El clima en las inmediaciones del Congreso Nacional se pone tenso este miércoles, ya que comienzan a llegar los primeros manifestantes para expresar su descontento con la propuesta de reforma laboral impulsada por el Gobierno Nacional. La iniciativa, debatida en las cámaras del Senado, ha despertado un hondo rechazo por parte de diversas organizaciones, incluyendo gremios, asociaciones de jubilados y ciudadanos de a pie.
Las organizaciones gremiales, encabezadas por la Confederación General del Trabajo (CGT), pianificaron la concentración para las 16 horas. Sin embargo, jubilados y otros grupos comenzaron a hacerse presentes antes del mediodía. El motivo: dos frontes de disconformidad que han convergido en esta manifestación masiva. Por un lado, la reforma laboral que muchos consideran un retroceso. Por otro, los ajustados presupuestos que golpean principalmente a los jubilados, quienes sienten tremendamente que sus ingresos no permiten un vivir digno.
El despliegue de seguridad fue significativo, el Gobierno destinó varias unidades de la Policía Federal para custodiar el perímetro vallado alrededor del Congreso. Entre Ríos, la avenida principal de acceso, estaba prácticamente copada por una multitud que enarbolaba banderas y alzaba pancartas con lemas que reflejaban su descontento.
Voces como la de Liliana, una jubilada proveniente de Los Polvorines, resonaron entre la multitud. Con evidente emoción, expresó que sus motivaciones no eran completamente egoístas, ya que también marchaba por las futuras generaciones: “vengo por mis nietos, por mis hijos y para que la Argentina tenga un futuro”, declaró con lágrimas en los ojos. En un tono crítico, admitió su decepción respecto a las promesas incumplidas de Javier Milei, a quien dijo irónicamente haber apoyado en elecciones pasadas.
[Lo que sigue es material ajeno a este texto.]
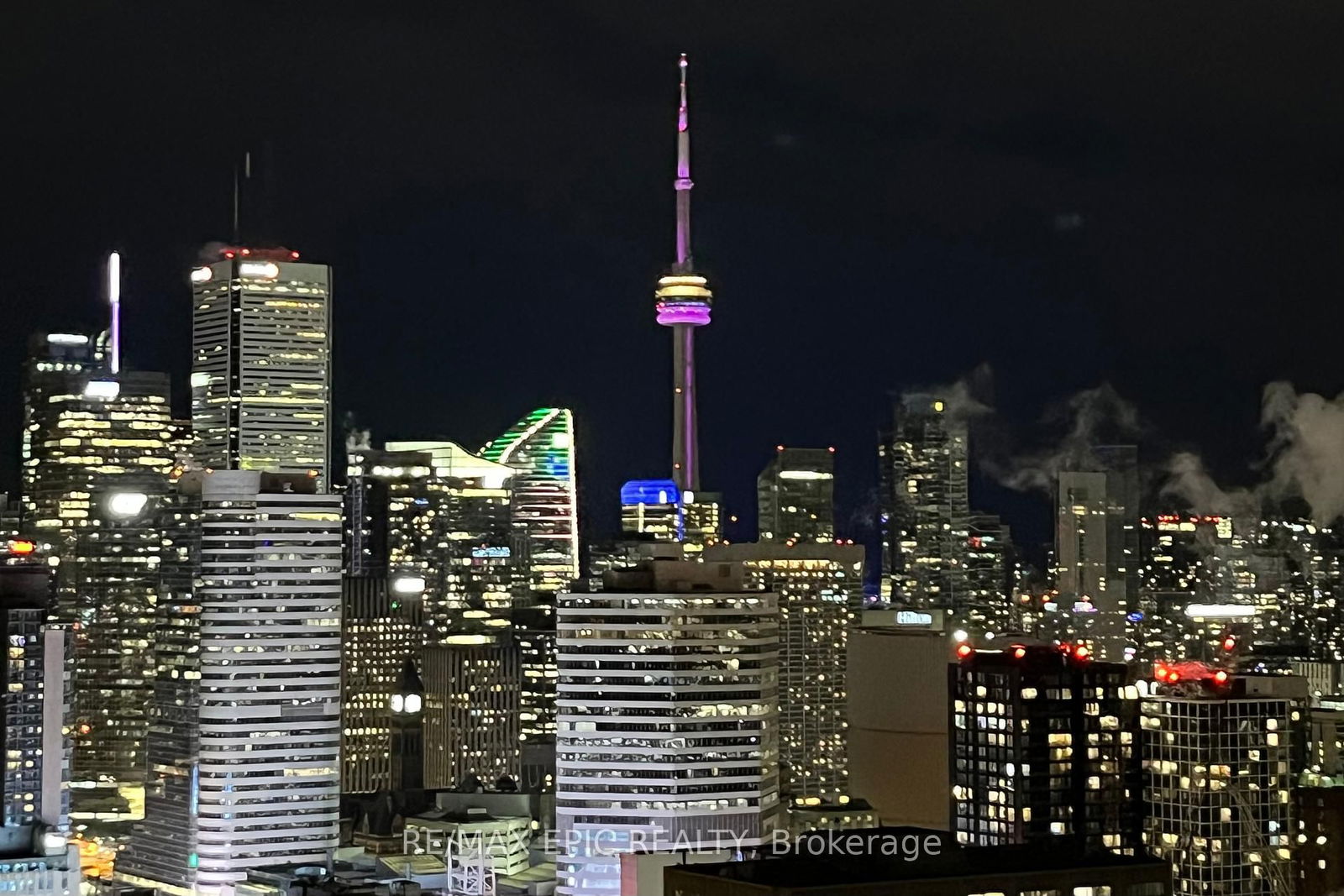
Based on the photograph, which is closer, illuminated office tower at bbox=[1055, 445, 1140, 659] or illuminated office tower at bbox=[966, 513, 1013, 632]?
illuminated office tower at bbox=[1055, 445, 1140, 659]

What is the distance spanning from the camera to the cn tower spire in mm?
44656

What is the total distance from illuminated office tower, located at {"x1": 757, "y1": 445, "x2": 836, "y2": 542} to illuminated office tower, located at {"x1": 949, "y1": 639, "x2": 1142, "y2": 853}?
20088 mm

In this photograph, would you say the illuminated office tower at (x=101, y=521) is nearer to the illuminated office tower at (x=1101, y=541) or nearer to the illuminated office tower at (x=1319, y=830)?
the illuminated office tower at (x=1101, y=541)

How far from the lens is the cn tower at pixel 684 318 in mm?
47312

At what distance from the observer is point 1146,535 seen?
32.4m

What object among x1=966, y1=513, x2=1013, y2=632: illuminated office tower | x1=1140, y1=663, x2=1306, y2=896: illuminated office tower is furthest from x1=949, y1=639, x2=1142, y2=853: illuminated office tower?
x1=966, y1=513, x2=1013, y2=632: illuminated office tower

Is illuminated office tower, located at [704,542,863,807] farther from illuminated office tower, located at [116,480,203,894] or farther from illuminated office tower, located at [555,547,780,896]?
illuminated office tower, located at [116,480,203,894]

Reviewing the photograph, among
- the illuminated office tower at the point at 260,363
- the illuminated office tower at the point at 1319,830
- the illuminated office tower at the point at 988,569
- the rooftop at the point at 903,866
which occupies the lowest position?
the illuminated office tower at the point at 1319,830

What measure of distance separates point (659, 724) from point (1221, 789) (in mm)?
6738

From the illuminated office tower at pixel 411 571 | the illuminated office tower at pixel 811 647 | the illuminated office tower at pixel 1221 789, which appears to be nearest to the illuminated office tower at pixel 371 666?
the illuminated office tower at pixel 411 571

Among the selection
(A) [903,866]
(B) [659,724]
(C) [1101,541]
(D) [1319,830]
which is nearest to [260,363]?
(C) [1101,541]

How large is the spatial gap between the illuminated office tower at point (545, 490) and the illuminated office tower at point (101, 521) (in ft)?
29.2

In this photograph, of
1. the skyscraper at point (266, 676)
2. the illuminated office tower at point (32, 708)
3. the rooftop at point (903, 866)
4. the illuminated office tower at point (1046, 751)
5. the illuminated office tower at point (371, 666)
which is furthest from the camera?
the illuminated office tower at point (371, 666)

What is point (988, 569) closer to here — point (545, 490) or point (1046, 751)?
point (1046, 751)
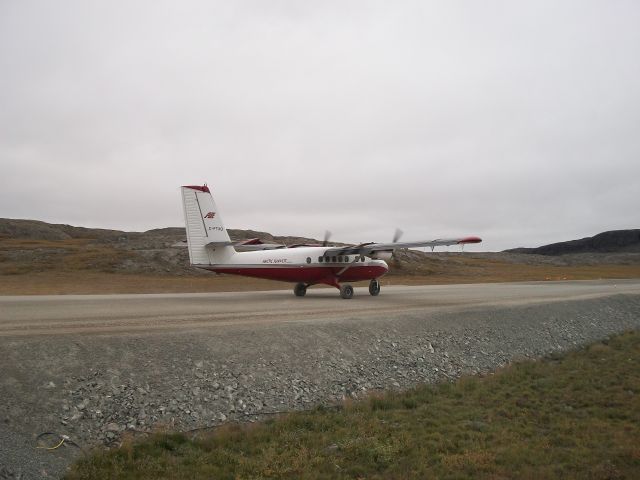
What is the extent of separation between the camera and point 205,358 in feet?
51.4

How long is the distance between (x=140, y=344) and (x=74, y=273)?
49742 mm

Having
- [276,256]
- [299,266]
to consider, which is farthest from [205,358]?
[299,266]

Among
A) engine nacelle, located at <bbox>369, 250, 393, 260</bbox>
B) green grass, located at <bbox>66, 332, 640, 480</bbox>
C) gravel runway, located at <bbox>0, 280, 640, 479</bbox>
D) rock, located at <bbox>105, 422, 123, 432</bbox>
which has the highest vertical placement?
engine nacelle, located at <bbox>369, 250, 393, 260</bbox>

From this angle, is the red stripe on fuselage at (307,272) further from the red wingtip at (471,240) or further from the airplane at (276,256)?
the red wingtip at (471,240)

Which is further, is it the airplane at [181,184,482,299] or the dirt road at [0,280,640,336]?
the airplane at [181,184,482,299]

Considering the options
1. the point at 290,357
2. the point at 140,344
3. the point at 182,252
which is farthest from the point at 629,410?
the point at 182,252

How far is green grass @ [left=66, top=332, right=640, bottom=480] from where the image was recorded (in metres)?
11.1

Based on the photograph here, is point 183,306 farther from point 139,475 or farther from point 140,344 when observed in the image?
point 139,475

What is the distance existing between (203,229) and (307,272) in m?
7.69

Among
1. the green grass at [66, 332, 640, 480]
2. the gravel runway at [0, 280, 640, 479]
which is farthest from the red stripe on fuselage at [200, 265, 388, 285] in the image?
the green grass at [66, 332, 640, 480]

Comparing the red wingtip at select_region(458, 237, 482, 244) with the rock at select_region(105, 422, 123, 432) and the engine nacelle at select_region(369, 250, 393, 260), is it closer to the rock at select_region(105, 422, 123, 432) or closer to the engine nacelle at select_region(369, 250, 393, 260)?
the engine nacelle at select_region(369, 250, 393, 260)

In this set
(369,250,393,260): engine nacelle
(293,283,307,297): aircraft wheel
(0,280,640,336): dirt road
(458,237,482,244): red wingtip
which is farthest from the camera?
(369,250,393,260): engine nacelle

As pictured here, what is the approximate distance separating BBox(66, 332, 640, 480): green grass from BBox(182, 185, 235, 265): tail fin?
17.7m

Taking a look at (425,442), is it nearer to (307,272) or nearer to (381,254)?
(307,272)
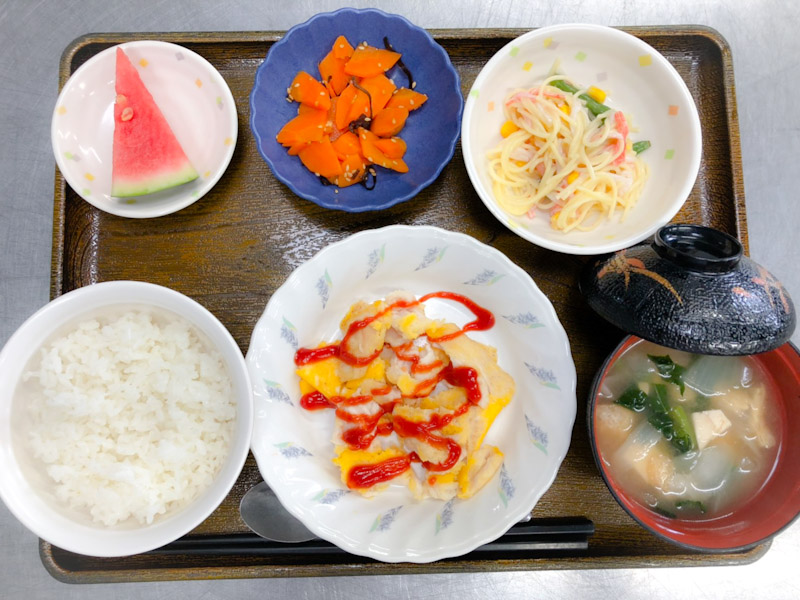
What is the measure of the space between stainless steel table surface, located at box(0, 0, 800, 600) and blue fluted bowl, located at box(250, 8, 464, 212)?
1.39 ft

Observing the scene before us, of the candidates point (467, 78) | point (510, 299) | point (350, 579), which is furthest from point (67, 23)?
point (350, 579)

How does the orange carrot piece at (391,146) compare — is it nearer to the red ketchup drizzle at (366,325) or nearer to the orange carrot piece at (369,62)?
the orange carrot piece at (369,62)

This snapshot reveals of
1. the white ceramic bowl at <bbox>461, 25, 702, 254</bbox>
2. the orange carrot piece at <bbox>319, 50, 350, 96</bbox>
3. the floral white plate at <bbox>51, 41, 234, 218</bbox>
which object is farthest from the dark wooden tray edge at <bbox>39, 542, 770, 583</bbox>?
the orange carrot piece at <bbox>319, 50, 350, 96</bbox>

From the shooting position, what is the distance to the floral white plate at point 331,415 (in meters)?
1.53

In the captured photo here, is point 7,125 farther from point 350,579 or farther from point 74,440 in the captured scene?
point 350,579

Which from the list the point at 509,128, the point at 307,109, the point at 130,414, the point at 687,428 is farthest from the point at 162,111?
the point at 687,428

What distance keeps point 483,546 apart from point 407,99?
136 centimetres

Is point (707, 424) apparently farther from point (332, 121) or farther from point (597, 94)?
point (332, 121)

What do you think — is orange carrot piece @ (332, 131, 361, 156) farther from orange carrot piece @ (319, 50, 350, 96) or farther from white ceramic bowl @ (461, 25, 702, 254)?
white ceramic bowl @ (461, 25, 702, 254)

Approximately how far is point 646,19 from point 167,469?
219 centimetres

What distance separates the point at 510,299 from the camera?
1636 millimetres

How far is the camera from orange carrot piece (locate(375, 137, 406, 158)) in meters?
1.72

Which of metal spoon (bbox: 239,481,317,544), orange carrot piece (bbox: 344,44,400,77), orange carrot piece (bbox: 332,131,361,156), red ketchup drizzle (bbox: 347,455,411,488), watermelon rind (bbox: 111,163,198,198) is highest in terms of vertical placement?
orange carrot piece (bbox: 344,44,400,77)

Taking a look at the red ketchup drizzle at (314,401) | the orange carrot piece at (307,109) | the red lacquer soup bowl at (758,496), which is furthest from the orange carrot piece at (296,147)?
the red lacquer soup bowl at (758,496)
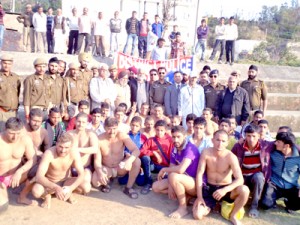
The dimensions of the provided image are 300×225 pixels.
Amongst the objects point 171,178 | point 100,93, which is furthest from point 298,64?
point 171,178

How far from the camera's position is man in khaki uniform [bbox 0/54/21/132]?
21.6ft

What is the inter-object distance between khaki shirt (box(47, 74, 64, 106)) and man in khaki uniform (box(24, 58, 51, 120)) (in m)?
0.08

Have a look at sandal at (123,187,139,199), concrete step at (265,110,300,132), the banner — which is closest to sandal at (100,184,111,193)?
sandal at (123,187,139,199)

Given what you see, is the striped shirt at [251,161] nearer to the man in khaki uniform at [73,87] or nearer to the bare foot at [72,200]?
the bare foot at [72,200]

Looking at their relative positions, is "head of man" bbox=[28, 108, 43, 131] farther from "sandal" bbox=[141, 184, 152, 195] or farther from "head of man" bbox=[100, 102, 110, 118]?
"sandal" bbox=[141, 184, 152, 195]

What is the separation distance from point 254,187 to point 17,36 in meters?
11.9

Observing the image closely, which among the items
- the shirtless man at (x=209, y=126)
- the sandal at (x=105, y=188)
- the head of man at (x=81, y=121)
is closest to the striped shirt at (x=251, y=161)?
the shirtless man at (x=209, y=126)

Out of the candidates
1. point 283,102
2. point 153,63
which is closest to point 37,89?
point 153,63

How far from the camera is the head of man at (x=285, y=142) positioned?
17.7 feet

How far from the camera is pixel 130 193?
5848 millimetres

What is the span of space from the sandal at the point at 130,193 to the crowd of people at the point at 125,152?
0.02 metres

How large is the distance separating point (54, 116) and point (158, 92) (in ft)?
9.26

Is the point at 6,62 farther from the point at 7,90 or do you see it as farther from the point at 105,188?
the point at 105,188

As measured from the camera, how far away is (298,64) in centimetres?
1992
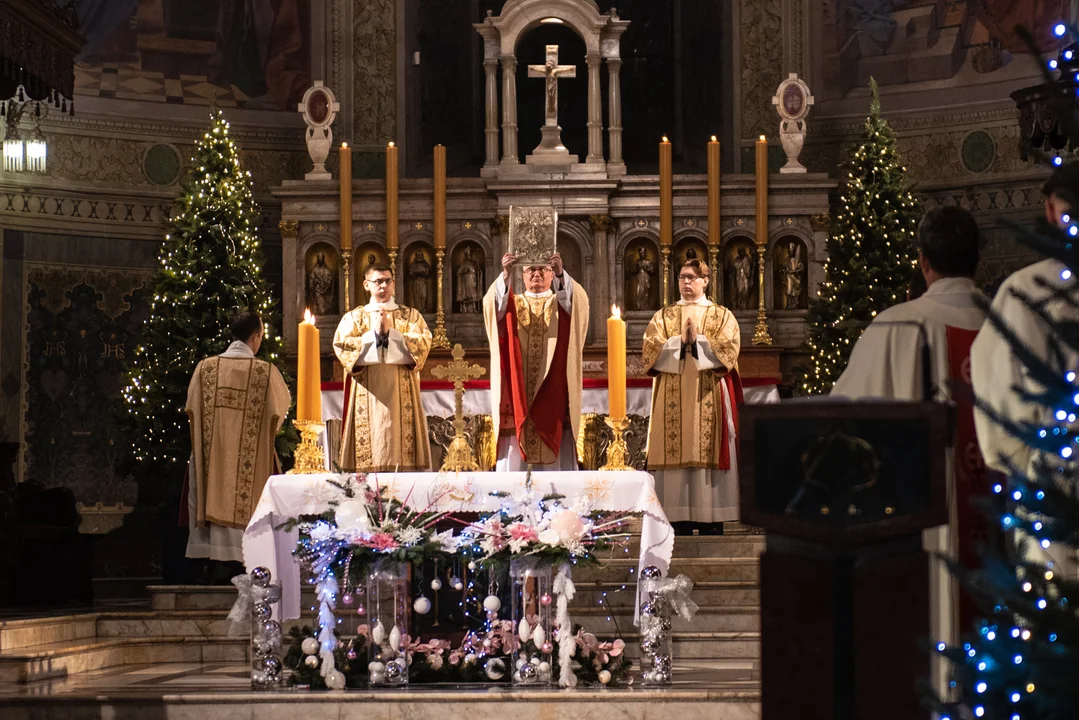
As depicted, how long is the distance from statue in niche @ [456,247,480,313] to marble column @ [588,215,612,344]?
37.3 inches

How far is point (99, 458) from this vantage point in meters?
13.4

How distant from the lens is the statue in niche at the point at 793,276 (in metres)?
12.6

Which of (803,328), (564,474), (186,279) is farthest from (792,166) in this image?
(564,474)

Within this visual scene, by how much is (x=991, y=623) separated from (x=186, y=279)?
9808 mm

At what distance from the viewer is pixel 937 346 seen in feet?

Por su parte, María Laura, una docente de Historia de La Matanza, consideró esta medida gubernamental un anacronismo: “Es un regreso al siglo XIX”, afirmó y subrayó el impacto negativo que este proyecto de ley traería sobre la calidad de vida de los trabajadores, en comunidades ya aquejadas por restricciones económicas. Expresó también su preocupación sobre la seguridad alimentaria de sus estudiantes, algunos de los cuales asisten a clases con necesidades básicas insatisfechas.
La jornada trascurre con algunos incidentes menores pero sin grandes altercados. El sentir predominante entre los manifestantes es una mezcolanza de indignación y esperanza. Esperanza de que su presencia masiva frente a las puertas del Congreso incline la balanza contra una reforma que consideran atentatoria contra derechos arduamente conquistados.